С Анной Зегерс, с Эрнстом Бушем я мог говорить так откровенно, как не стал бы с иными моими московскими знакомыми. Однако именно через них я полюбил Германию — вот, пожалуй, в чем они были немцами. Через них я кое-что уразумел в трагедии немецкого народа. Через них, через Генриха Белля, Кеппена, Дитера Нолля. Фашизм мне был известен лишь снаружи, они же раскрывали его изнутри. Настоящий антифашизм куда серьезнее и труднее, чем просто ненависть к фашизму.

Но было и другое. Недаром Макс Л. что-то почувствовал.

Была та парочка, немец со своей подружкой в Дубровнике.

Мы сидели в погребке. Женя читала свои стихи, и тогда этот парень включил транзистор. Включил не музыку, а какую-то немецкую передачу, специально, назло. Мы посмотрели на него, еще не понимая. Он закинул ногу на ногу и засмеялся. Женя замолчала.

— Читай, — сказали мы.

Немец усмехнулся и увеличил громкость. Радио орало в пустом погребке, лающий голос зазвучал вдруг как тогда, в сороковом. Он ликовал, этот парень, красивый, сочный, голубоглазый, со своей умело раскрашенной подружкой, похожей на Реглинду, ту, что стоит рядом с Утой.
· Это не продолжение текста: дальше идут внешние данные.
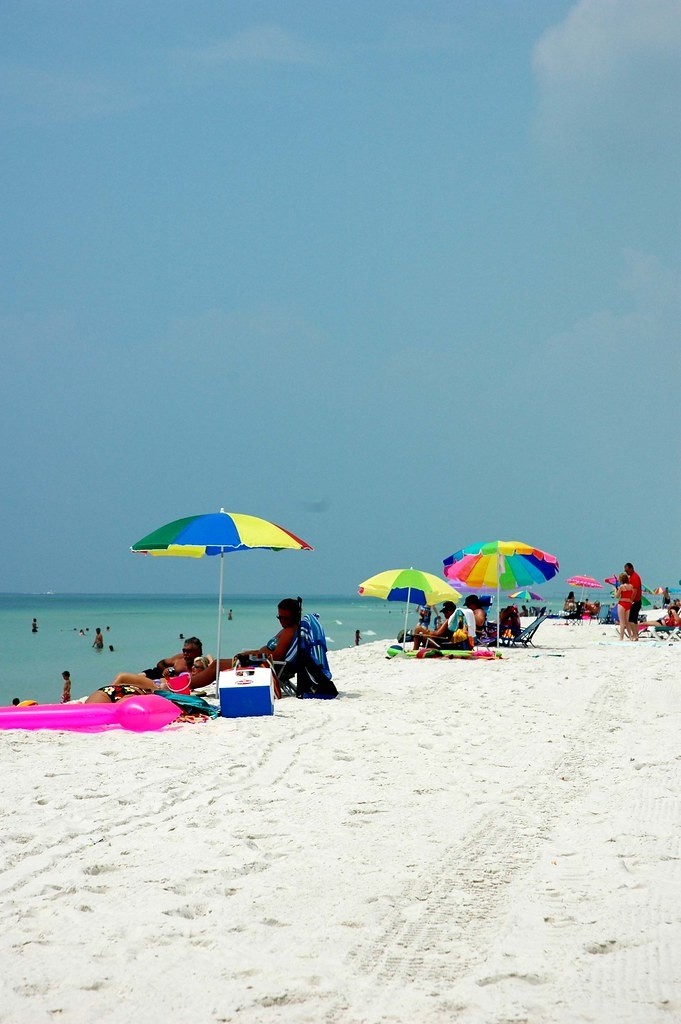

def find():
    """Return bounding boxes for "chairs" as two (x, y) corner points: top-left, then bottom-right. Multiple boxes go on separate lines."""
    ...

(413, 605), (477, 651)
(527, 600), (681, 643)
(233, 612), (339, 700)
(487, 606), (546, 647)
(484, 611), (551, 648)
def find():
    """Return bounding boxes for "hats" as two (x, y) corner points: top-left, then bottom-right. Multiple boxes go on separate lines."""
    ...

(463, 595), (478, 606)
(439, 601), (456, 612)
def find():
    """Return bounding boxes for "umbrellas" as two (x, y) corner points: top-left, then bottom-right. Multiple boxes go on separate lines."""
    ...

(566, 573), (604, 602)
(129, 507), (315, 700)
(605, 576), (681, 606)
(508, 591), (543, 605)
(358, 567), (463, 651)
(442, 540), (560, 648)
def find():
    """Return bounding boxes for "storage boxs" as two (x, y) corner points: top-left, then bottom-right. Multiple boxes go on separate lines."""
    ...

(217, 666), (274, 718)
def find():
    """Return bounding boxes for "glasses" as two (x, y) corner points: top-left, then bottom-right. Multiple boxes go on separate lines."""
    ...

(275, 613), (293, 620)
(182, 649), (193, 653)
(192, 664), (200, 669)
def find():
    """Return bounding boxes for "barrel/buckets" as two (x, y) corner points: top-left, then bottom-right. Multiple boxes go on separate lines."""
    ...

(165, 673), (191, 696)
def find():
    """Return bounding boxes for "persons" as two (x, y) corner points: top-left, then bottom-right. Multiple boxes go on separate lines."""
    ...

(32, 617), (39, 632)
(354, 630), (361, 646)
(12, 698), (20, 706)
(179, 634), (185, 639)
(413, 594), (521, 650)
(60, 626), (114, 653)
(625, 563), (642, 642)
(613, 572), (634, 641)
(228, 609), (233, 620)
(638, 587), (681, 628)
(60, 671), (72, 704)
(563, 591), (601, 616)
(86, 637), (214, 703)
(189, 599), (300, 689)
(520, 604), (552, 617)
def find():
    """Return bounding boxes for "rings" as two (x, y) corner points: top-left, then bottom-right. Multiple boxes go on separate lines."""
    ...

(166, 669), (169, 672)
Будь на их месте французы, русские, югославы, мы бы сочли это за обычное хулиганство. Поругались, выставили бы их, но тут злость поднялась такая жгучая, непереносимая. Я почувствовал в этой выходке именно фашистское, ненавистное гитлеровское, особый умысел. Не знаю, был ли на самом деле умысел, но я воспринял как умысел, потому что передо мной был немец. И когда Иво с трудом вытащил нас из погребка и мы поднимались по узким ступенчатым улицам Дубровника, нами стали замечаться прежде всего немцы. Бодрые, краснощекие, сентиментальные западные старушки, толстозадые парни в шортах, писклявые девицы. Все в них вызывало неприязнь — их крикливость, самоуверенность, бесцеремонность. Они вели себя как хозяева, как будто ничего не было, как будто не мужья этих одуванчиков расстреливали здесь партизан, и не их отцы, не их дяди, как будто они ни при чем. Как будто не их приятели, туристы из ФРГ, два дня назад на партизанском кладбище устроили пикник и отплясывали между могил, распевая свой шлягер.

…Удалить бы их из беломраморного Дубровника и повесить надпись «Немцам въезд воспрещен». Но тут с крепостной стены открылось море, большое, синее. Голова моя охладилась.

«Господи, так ведь это же и есть расизм, — подумал я, — когда считаешь, что человек плох, потому что он немец. Какое я право имею? Оказывается, сидело во мне это самое, застряло, как осколок с войны. Парень тот — фашист, хулиган, подонок, кто угодно, но при чем тут немцы», — твердил я себе.

— Терпеть их не могу, — сказала Женя. — Знаю, что нехорошо, гадко, и ничего не могу поделать.

Чем же мы лучше тогда каких-нибудь черносотенцев, американских расистов, думал я, так же нельзя себя распускать. И как могло то низменное, стыдное чувство быть таким сильным? И почему раскаянье не мучает меня, то есть разумом я понимаю, что нехорошо, что надо уничтожить это в себе, но ведь не мучаюсь, не страдаю.